Although a completely new facet to the overall board goals, Moore updated the safety part of things by informing the public that they will execute “the best practices” in order to keep students safe.

In aiding her quest to do that is a safety committee comprised of 25 members including staff and faculty as well as parents and regular community members.

The committee has already met twice and will meet again in February to continue deliberation on the best ways to keep students safe.

On top of that, first responders who will be the ones providing support to specific campuses will receive training at those individual campuses in order to be prepared on where to go and how to get there once inside a school building.

The teachers already inside those buildings will receive training of their own under the ALICE umbrella, which stands for alert, lockdown, inform, counter and evacuate.

Another training regimen they receive is the stop the bleed, which guides bystanders on how and where exactly to apply a tourniquet in order to possibly save a life.

In hopes of extending that possibility, the Selman Trust donated $10,000 to provide stop the bleed kits in every school across Sealy ISD.

Moore thanked the committee members in the audience, and school board president Ryan Reichardt extended his appreciation as well, noting, “Nothing else matters if we fail on this.”

Moving into the meat of the agenda, Sealy High School Principal Megan Oliver, along with counselor Laura Osborne and career and technical education director Jeff Koch provided an update on the College, Career and Military Readiness program at the high school.

To gauge the college readiness levels, specific scores need to be reached on standardized testing in both math and English subjects in order to tell whether or not a student is ready to jump right to a four-year college or if a two-year college is a better option first.

As far as the military part goes, the Armed Services Vocational Aptitude Battery (ASVAB) is a multiple-choice test that gauges students’ interest and commitment to joining a branch of the military and can help determine their qualifications.

Dr. Koch took over when transitioning into the career readiness aspect and included that although the Sealy CTE curriculum provides only two industry-based certified classes for this school year, that number could possibly skyrocket for the next school year.

He mentioned that his students made a list of 1,300 classes that could be offered to allow students to participate in that program in high school and graduate with a certification in their discipline and immediately join the workforce following the culmination of school.

Welding and Pharmacy Tech are the only two industry-based certified classes currently being offered at Sealy High School but Koch will continue to refine the list and eventually propose a more feasible number to extend the program's reach.

After that, it was project manager Michael Zapalac’s turn to take the floor and he had some help presenting information about the new sign that has already been approved to be created.

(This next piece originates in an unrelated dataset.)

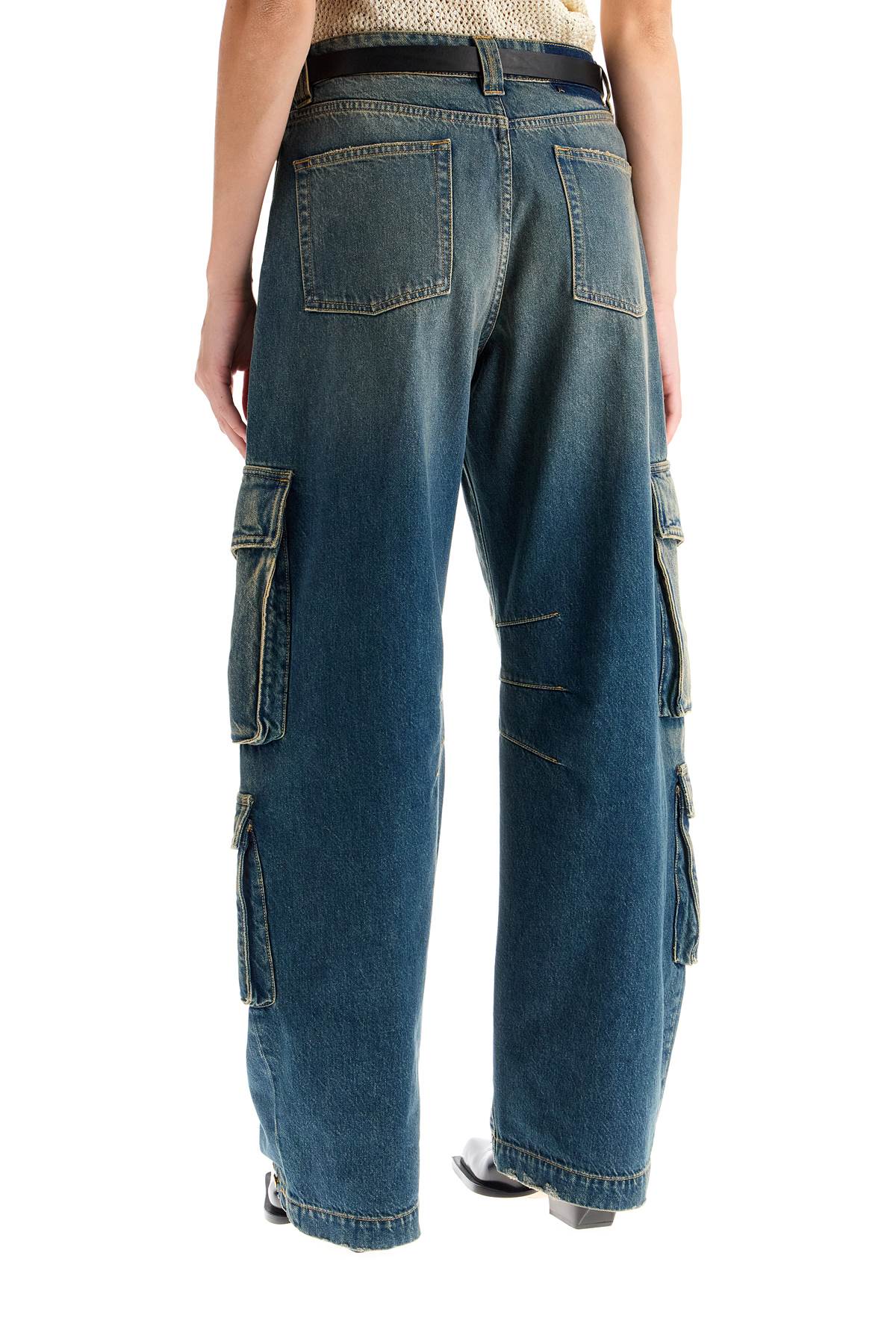 Golden Goose 'irina' wide leg cargo jeans image 2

Billy Norris and Becky Mills explained how they wanted to honor all of the state champions that have passed through Sealy in hopes of inspiring younger generations to strive for the same recognition.

Although there is no expected finish date yet, all of the materials have been donated and nearly $24,000 have already been provided and Norris and Mills were given permission to proceed once finalizing their budget and receiving the rest of the funds needing only to provide evidence of such funds before officially getting underway.

Zapalac went on to seek funds to improve audio and visual components to the high school auditorium, add audio and visual surveillance to the bus barn as well as change a multitude of lights that have gone out at the Sealy High School parking lot.

In addition, he sought approval for construction delivery methods for the new ag barn and culinary facilities, use of R.L. Thompson to audit 2016 bond funds and to demolish the old junior high cosmetology building after he finalizes bids for the work.

The conclusion of the meeting was emphasized with a cake in celebration of Obermeier’s final board meeting; however he had already made his exit before the culmination.